Extracted text:
⟨
CPU times: user 31.2 ms, sys: 15.6 ms, total: 46.9 ms
Wall time: 54.7 ms


Invalid configuration for LR(solver='adam') due to invalid value solver=adam.
Schema of argument solver: {
    'description': 'Algorithm for optimization problem.',
    'enum': ['newton-cg', 'lbfgs', 'liblinear', 'sag', 'saga'],
    'default': 'liblinear',
}
Value: adam


## Interactive documentation

Data scientists can interactively query the JSON Schemas of individual
operators. For example, they can find out all the hyperparameters
along with their defaults.

In [19]:
LR.hyperparam_defaults()

{'solver': 'liblinear',
 'penalty': 'l2',
 'dual': False,
 'C': 1.0,
 'tol': 0.0001,
 'fit_intercept': True,
 'intercept_scaling': 1.0,
 'class_weight': None,
 'random_state': None,
 'max_iter': 100,
 'multi_class': 'ovr',
 'verbose': 0,
 'warm_start': False,
 'n_jobs': None}

An example of a categorical hyperparameter, which JSON Schema
represents using an enum.

In [20]:
LR.hyperparam_schema('solver')

{'description': 'Algorithm for optimization problem.',
 'enum': ['newton-cg', 'lbfgs', 'liblinear', 'sag', 'saga'],
 'default': 'liblinear'}

An example of a continuous hyperparameter, which JSON Schema
represents as a number. Th `'minimum'` specifies what is valid (will
not raise an exception), whereas the `'minimumForOptimizer'` and
`'maximumForOptimizer'` specify what is relevant (a range that makes
sense for automated search tools).

In [21]:
LR.hyperparam_schema('C')
⟩
Data section:
⟨
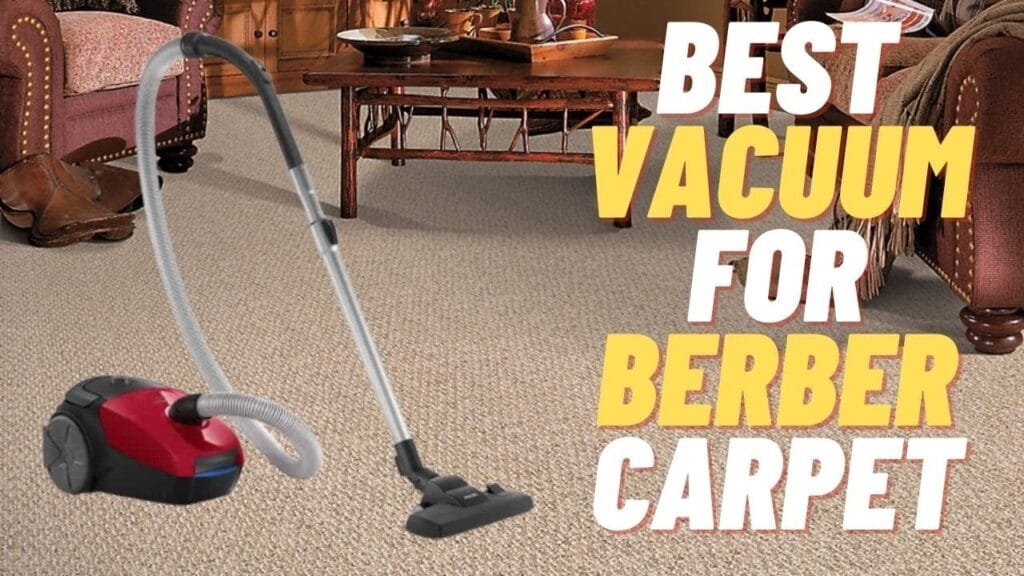 Proper Way to Vacuum Berber Carpet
⟩
Work instruction 1: From the notebook excerpt, print the passage starting with "An example of a continuous" and going on through "automated search tools).".
Work instruction 2: According to the notebook excerpt, why is the configuration LR(solver='adam') rejected? Answer in one to three sentences.

Task response 1:
An example of a continuous hyperparameter, which JSON Schema
represents as a number. Th `'minimum'` specifies what is valid (will
not raise an exception), whereas the `'minimumForOptimizer'` and
`'maximumForOptimizer'` specify what is relevant (a range that makes
sense for automated search tools).

Task response 2: The configuration is rejected because the schema for the solver argument allows only the values 'newton-cg', 'lbfgs', 'liblinear', 'sag', and 'saga'. Since 'adam' is not one of these enum values, solver=adam is an invalid value.